Sean Mulvihill’s review published on Letterboxd:
Full review at: fanboynation.com/phantom-of-the-paradise-1974/
From the opening song, Goodbye, Eddie, Goodbye, a song about a singer who kills himself to boost record sales, Phantom has an acute sense about how death effects how we view pop culture. One would only have to look at the boost in sales following the deaths of Whitney Houston or Michael Jackson to see how true Goodbye, Eddie, Goodbye still is today. After the Phantom has taken out a musical act mid-performance, the audience is ecstatic. Swan tells his lackey, “Look at them. They’ve really been entertained. They never want the show to stop.” This only inspires Swan to stage an assassination during the next night’s performance which will be broadcast nationwide on television. When giving his reasoning, Swan says what countless producers of trashy reality shows have said as well – “That’s entertainment!”
If there’s only one reason to watch Phantom of the Paradise, it’s the sequence to the song Upholstery.

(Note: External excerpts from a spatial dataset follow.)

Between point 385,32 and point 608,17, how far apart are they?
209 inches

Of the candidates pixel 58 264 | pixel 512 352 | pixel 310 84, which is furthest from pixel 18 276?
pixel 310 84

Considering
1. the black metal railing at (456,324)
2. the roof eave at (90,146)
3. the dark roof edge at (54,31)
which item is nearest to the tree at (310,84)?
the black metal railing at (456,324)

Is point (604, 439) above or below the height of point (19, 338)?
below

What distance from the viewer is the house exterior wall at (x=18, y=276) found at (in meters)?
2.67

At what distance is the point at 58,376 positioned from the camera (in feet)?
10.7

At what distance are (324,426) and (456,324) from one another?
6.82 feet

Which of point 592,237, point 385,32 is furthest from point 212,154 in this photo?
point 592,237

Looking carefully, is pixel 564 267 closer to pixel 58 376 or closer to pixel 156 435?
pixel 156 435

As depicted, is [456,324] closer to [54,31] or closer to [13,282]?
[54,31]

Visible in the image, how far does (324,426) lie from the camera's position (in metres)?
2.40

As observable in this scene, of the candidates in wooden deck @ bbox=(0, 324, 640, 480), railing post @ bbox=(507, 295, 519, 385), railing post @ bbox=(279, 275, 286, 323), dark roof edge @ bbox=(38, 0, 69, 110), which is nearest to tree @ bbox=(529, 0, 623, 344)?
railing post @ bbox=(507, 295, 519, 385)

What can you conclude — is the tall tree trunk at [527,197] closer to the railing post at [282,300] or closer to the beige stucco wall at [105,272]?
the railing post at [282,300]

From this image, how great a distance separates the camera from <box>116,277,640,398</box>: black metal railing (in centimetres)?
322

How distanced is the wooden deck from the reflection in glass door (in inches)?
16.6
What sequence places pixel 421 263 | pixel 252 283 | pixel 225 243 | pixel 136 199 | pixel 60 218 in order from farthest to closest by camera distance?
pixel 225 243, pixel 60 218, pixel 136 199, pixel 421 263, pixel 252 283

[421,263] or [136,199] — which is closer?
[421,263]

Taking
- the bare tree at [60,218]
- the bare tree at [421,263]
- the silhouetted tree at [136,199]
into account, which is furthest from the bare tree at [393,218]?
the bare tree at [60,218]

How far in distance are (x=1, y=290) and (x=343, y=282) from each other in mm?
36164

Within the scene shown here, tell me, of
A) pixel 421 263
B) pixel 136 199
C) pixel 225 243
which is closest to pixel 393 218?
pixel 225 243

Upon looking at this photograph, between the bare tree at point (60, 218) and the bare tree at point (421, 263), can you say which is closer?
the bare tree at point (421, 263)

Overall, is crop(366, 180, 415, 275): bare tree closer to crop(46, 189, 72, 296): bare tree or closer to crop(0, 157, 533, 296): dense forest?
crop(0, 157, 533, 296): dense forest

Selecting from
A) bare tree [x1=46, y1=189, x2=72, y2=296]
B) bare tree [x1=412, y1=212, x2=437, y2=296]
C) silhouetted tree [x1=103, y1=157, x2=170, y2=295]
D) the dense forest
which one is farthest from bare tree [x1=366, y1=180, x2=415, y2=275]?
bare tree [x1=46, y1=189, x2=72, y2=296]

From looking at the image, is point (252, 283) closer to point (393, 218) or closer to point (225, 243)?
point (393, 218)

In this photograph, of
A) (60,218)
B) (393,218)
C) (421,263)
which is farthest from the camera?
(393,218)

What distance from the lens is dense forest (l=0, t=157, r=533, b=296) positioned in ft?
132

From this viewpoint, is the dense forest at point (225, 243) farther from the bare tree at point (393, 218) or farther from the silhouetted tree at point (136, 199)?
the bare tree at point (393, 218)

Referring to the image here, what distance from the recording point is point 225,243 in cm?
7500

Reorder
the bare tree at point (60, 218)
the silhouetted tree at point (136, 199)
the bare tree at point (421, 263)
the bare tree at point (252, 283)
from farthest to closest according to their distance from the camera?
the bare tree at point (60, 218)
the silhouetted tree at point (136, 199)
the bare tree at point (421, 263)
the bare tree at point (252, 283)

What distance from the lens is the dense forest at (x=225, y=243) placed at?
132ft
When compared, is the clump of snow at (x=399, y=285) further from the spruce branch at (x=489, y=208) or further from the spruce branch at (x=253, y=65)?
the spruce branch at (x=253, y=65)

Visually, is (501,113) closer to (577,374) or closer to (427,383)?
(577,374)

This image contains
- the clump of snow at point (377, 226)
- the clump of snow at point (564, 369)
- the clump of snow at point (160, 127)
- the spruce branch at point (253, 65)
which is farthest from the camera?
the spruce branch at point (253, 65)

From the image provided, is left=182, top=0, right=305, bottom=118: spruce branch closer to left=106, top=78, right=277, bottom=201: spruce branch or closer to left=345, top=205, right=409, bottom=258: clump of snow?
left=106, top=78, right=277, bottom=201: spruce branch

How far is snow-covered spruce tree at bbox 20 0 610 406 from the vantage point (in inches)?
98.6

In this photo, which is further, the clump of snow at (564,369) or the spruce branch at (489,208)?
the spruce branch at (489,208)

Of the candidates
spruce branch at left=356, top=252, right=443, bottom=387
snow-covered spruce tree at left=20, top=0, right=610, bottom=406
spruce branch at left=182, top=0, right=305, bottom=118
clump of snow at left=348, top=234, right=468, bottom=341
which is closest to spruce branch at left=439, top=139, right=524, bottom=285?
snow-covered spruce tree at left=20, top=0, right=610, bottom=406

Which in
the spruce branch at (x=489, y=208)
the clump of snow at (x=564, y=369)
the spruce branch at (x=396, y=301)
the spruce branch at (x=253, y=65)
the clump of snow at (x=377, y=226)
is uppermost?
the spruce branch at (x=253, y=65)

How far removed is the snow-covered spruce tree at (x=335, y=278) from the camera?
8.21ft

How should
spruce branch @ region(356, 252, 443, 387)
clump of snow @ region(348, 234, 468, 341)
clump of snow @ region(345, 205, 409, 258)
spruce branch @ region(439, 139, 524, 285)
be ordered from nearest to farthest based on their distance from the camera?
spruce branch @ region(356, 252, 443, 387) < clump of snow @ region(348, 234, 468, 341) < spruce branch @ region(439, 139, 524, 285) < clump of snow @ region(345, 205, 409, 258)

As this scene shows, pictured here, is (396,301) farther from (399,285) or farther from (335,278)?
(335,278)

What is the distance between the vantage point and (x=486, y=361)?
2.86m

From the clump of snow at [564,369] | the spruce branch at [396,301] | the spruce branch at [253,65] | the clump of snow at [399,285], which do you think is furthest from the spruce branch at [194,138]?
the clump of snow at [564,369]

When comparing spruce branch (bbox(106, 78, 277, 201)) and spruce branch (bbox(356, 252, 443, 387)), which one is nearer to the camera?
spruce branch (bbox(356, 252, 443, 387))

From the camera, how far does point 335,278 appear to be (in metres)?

A split-screen with 2 cameras filming simultaneously, it’s an homage to the Orson Welles classic, Touch of Evil. The Phantom places a bomb in the trunk of a prop car while one of Swan’s groups, The Beach Bums, rehearse their new song. One side of the screen follows the bomb, the other following the group. Already an impressive shot(s), nothing is as impressive as the fact that De Palma got it in one take. De Palma tosses in other nods to classic films, like a shower scene in reference to Psycho and Expressionistic sets like The Cabinet of Dr. Caligari. Phantom is one of a many De Palma films that perfectly illustrate why he’s been a favorite among cinephiles for decades – sharp commentary, tightly constructed, proper use of extreme wide-angle lenses.